_Exercise directions_
Decide whether each statement agrees with the text below on religious freedom in Korea, answering yes or no and quoting the deciding words exactly: (a) Christian student groups on campuses may do evangelistic work freely. (b) The Constitution of the Republic of Korea forbids public worship. (c) The Korean church calls this question the "problem of separation of Church and State."

_Exercise text_
Mission organizations advocating the rights of the poor, industrial workers, farmers, the urban poor and pollution victims also suffer constant pressure from the powers-that-be. Evangelistic work among the workers, for example, is tolerated, but education, conscientization, organization and advocacy of labor rights are not. In fact, there is now a legal provision to prevent any influence by so-called third parties, for example, Christian mission organizations, in labor disputes. This restricts the mission of the churches among the workers. Mission organizations which act for the workers are branded by the public media as "impure elements" or "pro-communist groups" in an attempt to isolate the churches’ mission among the workers from public opinion.

Christian mission among students and intellectuals is also persecuted. Christian student groups on campuses are free to do evangelistic work; but as soon as they show concern for human rights or other socio-political issues, their activities are harassed and restricted. The Korean Student Christian Federation and its activities are under a defacto ban on campus. Activities by Christian intellectuals, including study and research, the collection of materials, writing and publication, are also under constant pressure from the authorities, and theological work comes under public attack for any content dealing with socio- economic, political or cultural issues.

Numerous cases can be cited. The persistent violation and restriction of religious freedom is related to the involvement of religion with social issues - an involvement based on religious convictions. The Korean church refers to this question as the "problem of freedom of mission." Traditionally, the mission of the Church was understood primarily as evangelistic activities. In the Constitution of the Republic of Korea, religious freedom is upheld: public worship, prayer and other religious activities, such as religious propagation, are freely permitted. However, those religious convictions and practices that call for support of human rights and the social and cultural rights of the people are restricted and under constant pressure. This is the consistent pattern of violations and restrictions of the freedom of religion in Korea in recent years.

In this environment, the churches and the State are in constant conflict and tension over the interpretation of mission.19 One time a government representative even ventured an interpretation of the Scriptures; and another time, another government official tried to define the role of the churches in Korean history. This is certainly a violation of the doctrine of separation of Church and State. The authorities seek to define this doctrine in order to limit and restrict religious freedom, rather than to guarantee it.

There are several ways for the ruling powers to limit and restrict religious freedom. Certain legal measures are routinely used, for example, security-related laws, which contain some clauses allowing for the suspension of human rights in extraordinary circumstances. These provisions are characterized by ambiguous definitions20 of the extraordinary circumstances and the boundaries of violation of the law. This opens the door to the "liberal and convenient" use of this law to fabricate cases with the intention of suppressing certain persons or groups. Other legal measures, such as the criminal code and special measures, are also used to suppress and restrict human rights, including religious rights.

Closely related to the above is the due process of law. Illegal arrests, detentions for periods of interrogation without lawyers and in isolation and torture are often used to intimidate, to extract confessions and to punish.

_Data records_
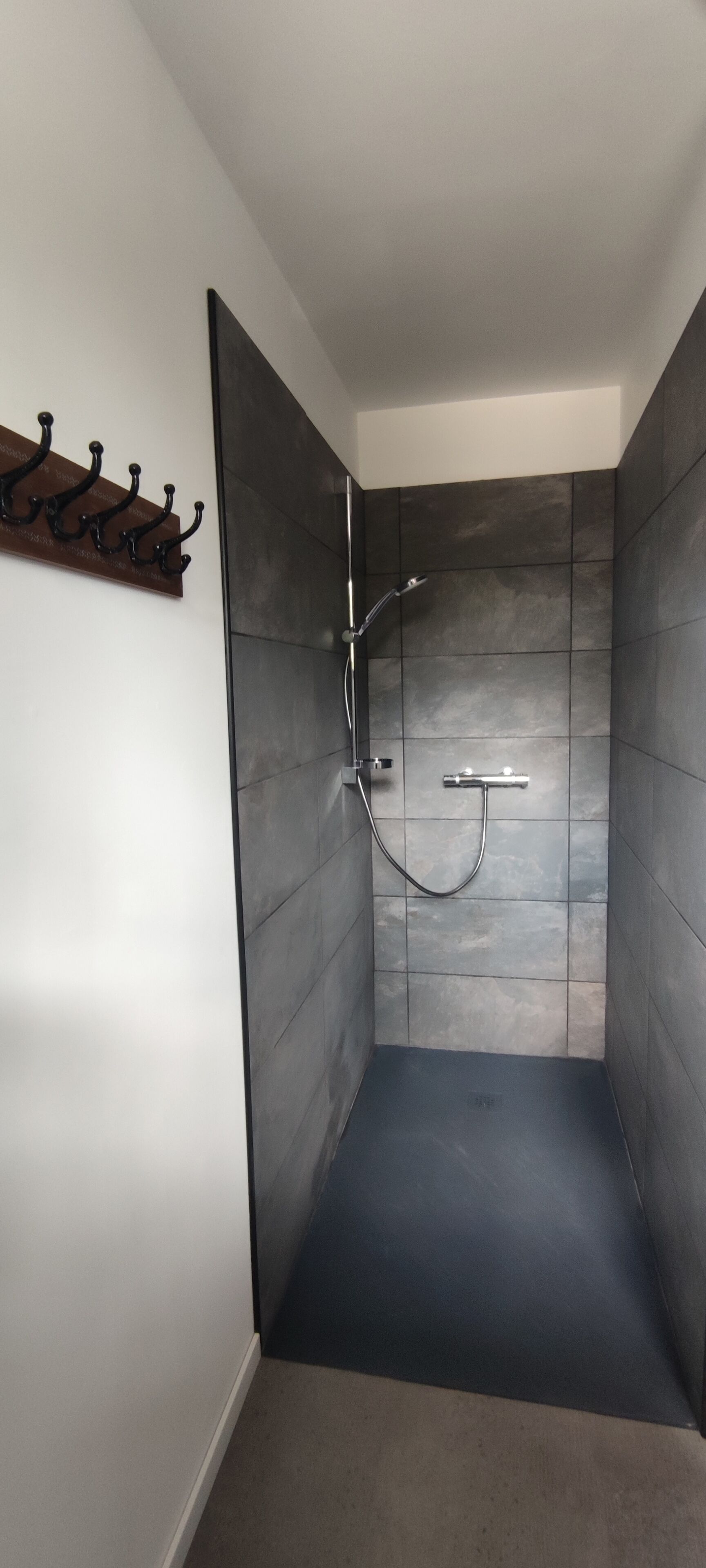 A modern shower with dark tiles and a metal showerhead.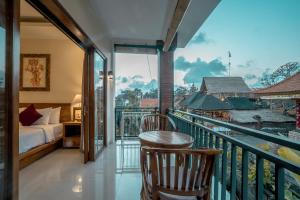 Pokój z balkonem z łóżkiem i sypialnią w obiekcie Sriwedari 40 Ubud w mieście Ubud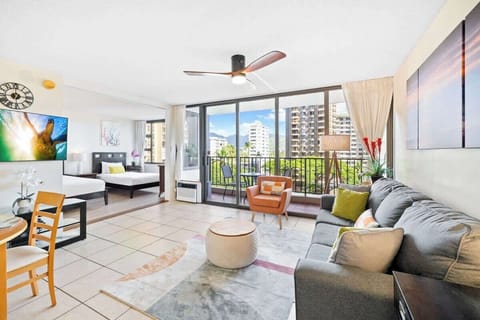 Great condo with a Samsung Smart TV, ceiling fan, and a sliding door that separates the bedroom from the living room.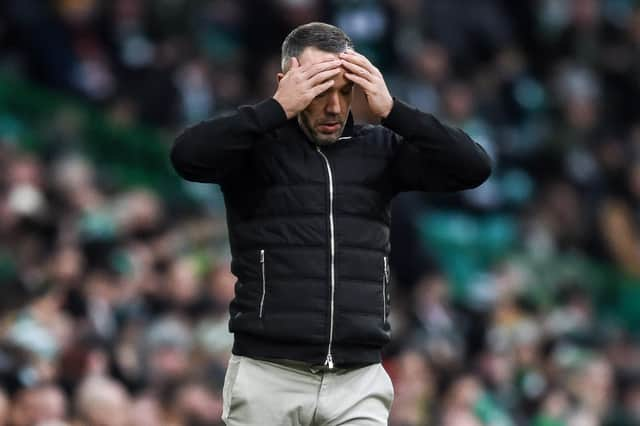 Morton manager Dougie Imrie with his hands on his head during the 5-0 defeat to Celtic. (Photo by Ross MacDonald / SNS Group)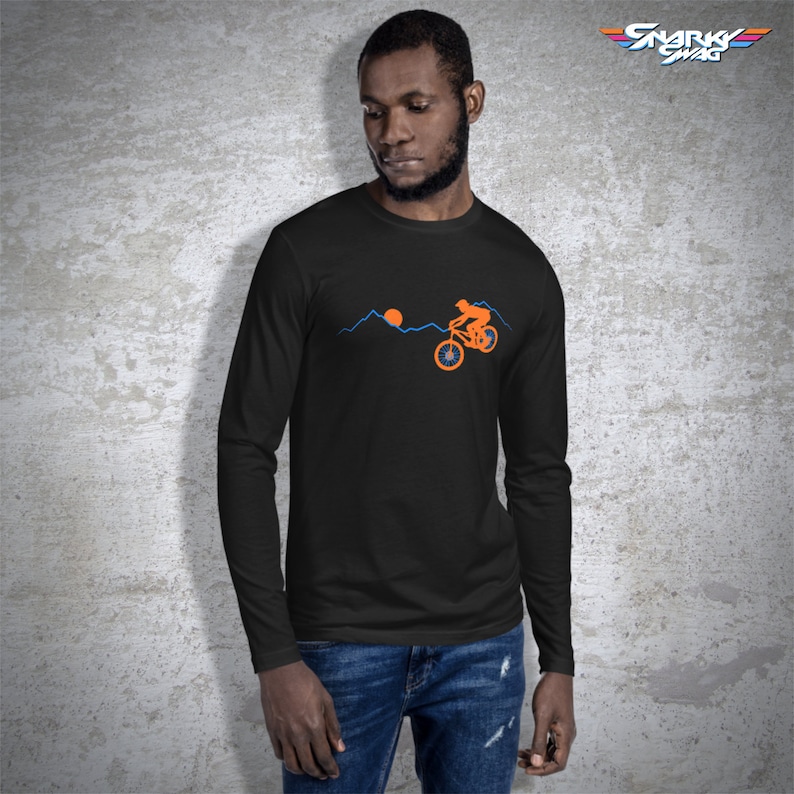 May include: A black long-sleeve t-shirt with an orange silhouette of a person riding a bicycle over a blue mountain range with an orange sun in the background.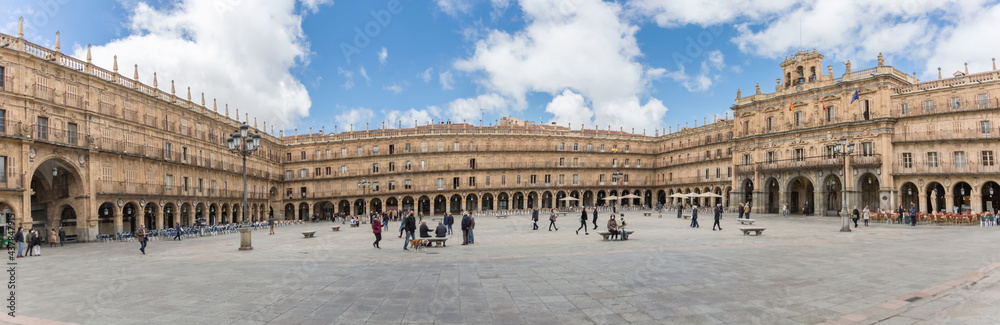 Panoramic view at the baroque public plaza, 18th century, Plaza Mayor in Salamanca downtown city, tourist people visiting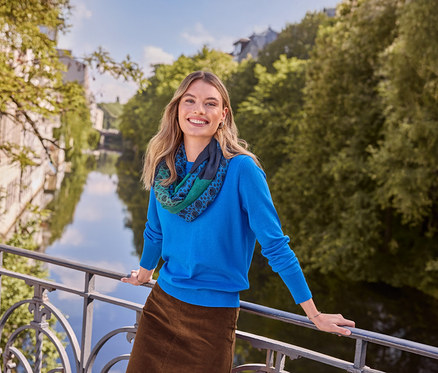 Lächelnde Frau in blauem Oberteil, braunem Rock und gemustertem Schal, trägt Doppel-Creolen aus 925 Silber rhodiniert, lehnt an einer Brücke über einem Fluss.
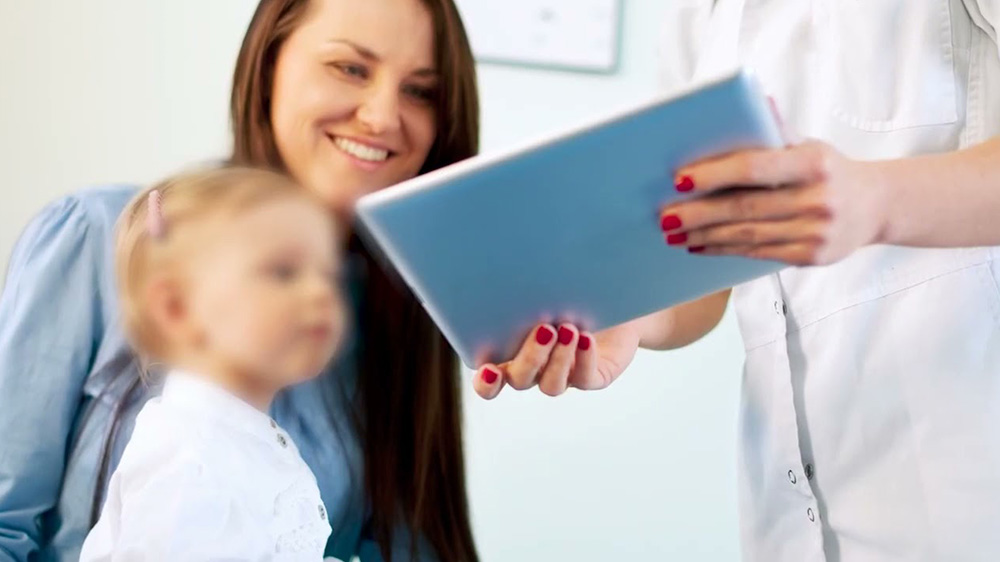 nurse is showing a mother with young baby daughter a tablet screen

_Answer space_
(a) Yes: "Christian student groups on campuses are free to do evangelistic work"
(b) No: "In the Constitution of the Republic of Korea, religious freedom is upheld: public worship, prayer and other religious activities, such as religious propagation, are freely permitted."
(c) No: "The Korean church refers to this question as the "problem of freedom of mission.""